TEKS YANG DITAMPILKAN:

------------

WASHINGTON (Berita SuaraMedia) - Kehidupan ulama Muslim yang menyerukan panggilan sholat adalah topik dari sebuah drama yang telah melakukan perjalanan keliling beberapa negara Eropa dan menampilkan 30 "muadzin" sebenarnya dari Mesir yang menawarkan potret dari kehidupan mereka dan mengumandangkan "adzan" di atas panggung.
Dalam Radio Muadzin, sebuah drama dokumenter satu adegan oleh sutradara Swiss Stefan Kaegi, 30 Muadzin dari Mesir mengatakan kepada para penonton tentang keluarga mereka dan lingkungan mereka dan menunjukkan kepada mereka bagaimana mereka sholat dan menampilkan ritual penyucian diri (wudhu).
Drama tersebut dimulai dengan peran protagonis dalam keidupan nyata yang mengumandangkan adzan, seruan untuk sholat, dengan menyerupai sebuah orkestra, seseorang mengatakan sebuah baris kalimat kemudian yang berikutnya mengatakan baris kalimat selanjutnya dan seterusnya. Kemudian setiap dari mereka mulai menceritakan ceritanya.
Gagasan dari drama tersebut datang kepada Kaegi ketika ia mengunjungi Mesir dan mendengarkan panggilan sholat yang tumpang tindih dan menggema di ibu kota negara tersebut selama lima kali dalam sehari dan memutuskan untuk mentransfer penampilan tersebut ke dalam teater, manajer produksi Juliane Männel mengatakan.
"Kaegi membawa gagasan tersebut kepada Kementerian Wakaf Islam dan Al-Azhar," wanita tersebut mengatakan kepada kantor berita Al-Arabiya. "Kedua pihak memberikan persetujuan mereka dan memberikan Kaegi ijin untuk memilih 30 muadzin sendiri."
Männel menambahkan bahwa Kaegi memastikan untuk mengambil keputusannya sebisa mungkin berbeda sehingga ia memilih muadzin yang muda dan yang tua, yang jangkauan usianya dari 40 sampai 60 tahun. Ia juga memastikan bahwa mereka memiliki cara yang berbeda dalam mengumandangkan adzan sehingga keanegaragaman tersebut akan direfleksikan di atas panggung.

------------

MATERI YANG DISEDIAKAN:

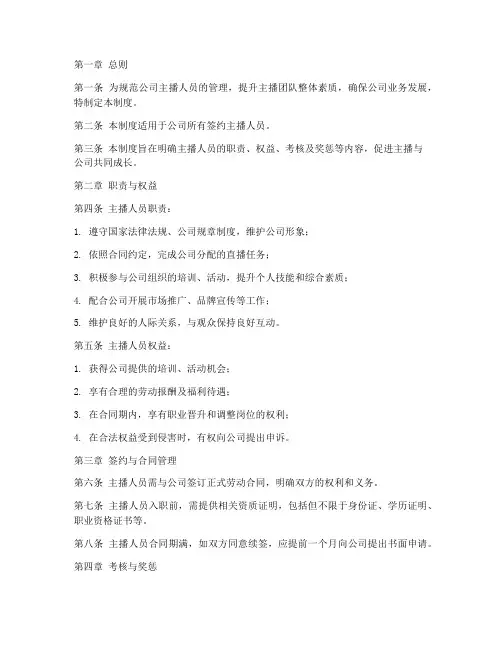 第一章 总则

第一条 为规范公司主播人员的管理，提升主播团队整体素质，确保公司业务发展，特制定本制度。

第二条 本制度适用于公司所有签约主播人员。

第三条 本制度旨在明确主播人员的职责、权益、考核及奖惩等内容，促进主播与公司共同成长。

第二章 职责与权益

第四条 主播人员职责：

1. 遵守国家法律法规、公司规章制度，维护公司形象；

2. 依照合同约定，完成公司分配的直播任务；

3. 积极参与公司组织的培训、活动，提升个人技能和综合素质；

4. 配合公司开展市场推广、品牌宣传等工作；

5. 维护良好的人际关系，与观众保持良好互动。

第五条 主播人员权益：

1. 获得公司提供的培训、活动机会；

2. 享有合理的劳动报酬及福利待遇；

3. 在合同期内，享有职业晋升和调整岗位的权利；

4. 在合法权益受到侵害时，有权向公司提出申诉。

第三章 签约与合同管理

第六条 主播人员需与公司签订正式劳动合同，明确双方的权利和义务。

第七条 主播人员入职前，需提供相关资质证明，包括但不限于身份证、学历证明、职业资格证书等。

第八条 主播人员合同期满，如双方同意续签，应提前一个月向公司提出书面申请。

第四章 考核与奖惩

------------

SELESAIKAN TUGAS BERIKUT:
a: Menurut artikel tentang drama Radio Muadzin, siapa sutradara drama tersebut?
b: Tuliskan kembali bagian artikel tentang drama Radio Muadzin dari "WASHINGTON (Berita SuaraMedia)" sampai dengan "penyucian diri (wudhu).", tanpa mengubah satu kata pun.
c: Teruskan artikel tentang drama Radio Muadzin, dimulai setelah kalimat terakhir yang ada.
Materi tersebut diambil dari sumber lain.

JAWABAN TERTULIS:
a: Sutradaranya adalah Stefan Kaegi, seorang sutradara asal Swiss.

b:
WASHINGTON (Berita SuaraMedia) - Kehidupan ulama Muslim yang menyerukan panggilan sholat adalah topik dari sebuah drama yang telah melakukan perjalanan keliling beberapa negara Eropa dan menampilkan 30 "muadzin" sebenarnya dari Mesir yang menawarkan potret dari kehidupan mereka dan mengumandangkan "adzan" di atas panggung.
Dalam Radio Muadzin, sebuah drama dokumenter satu adegan oleh sutradara Swiss Stefan Kaegi, 30 Muadzin dari Mesir mengatakan kepada para penonton tentang keluarga mereka dan lingkungan mereka dan menunjukkan kepada mereka bagaimana mereka sholat dan menampilkan ritual penyucian diri (wudhu).

c:
"Ia ingin membuat mereka mewakili semua adzan yang bermacam-macam sehingga penampilan tersebut akan menjadi sama bersemangatnya dengan kenyataan dan akan memberikan para penonton perasaan nyaman yang sama dengan yang dirasakan Muslim ketika mereka mendengarkan adzan.
Sebelum menulis naskah drama tersebut, Kaegi mengadakan wawancara dengan para muadzin yang ia pilih dan mendengarkan detil tentang kehidupan mereka dan pekerjaan mereka.
"Orang-orang tersebut mencintai pekerjaan mereka dan drama ini adalah sebuah penghargaan untuk mereka," ia mengatakan kepada kantor berita Al-Arabiya. "Saya ingin menunjukkan betapa terhormatnya mereka dalam masyarakat Muslim."
Abdoel Moeti Hindawi, salah satu dari para muadzin yang ambil bagian dalam drama tersebut, menunjukkan kebahagiannya bahwa ia mempertunjukkan kepada penonton Eropa bahwa Islam bukanlah tentang kekerasan.
"Saya bukan seorang aktor," ia mengatakan kepada Al-Arabiya. "Saya di sini melakukan pekerjaan saya yang sesungguhnya dan mempertunjukkan orang-orang bahwa Islam adalah sebuah agama perdamaian dan toleransi."
Drama tersebut dipersiapkan di dalam sebuah Masjid dan para muadzin berdiri dengan kaus kaki mereka di atas karpet berwarna-warni dengan dekorasi Islami.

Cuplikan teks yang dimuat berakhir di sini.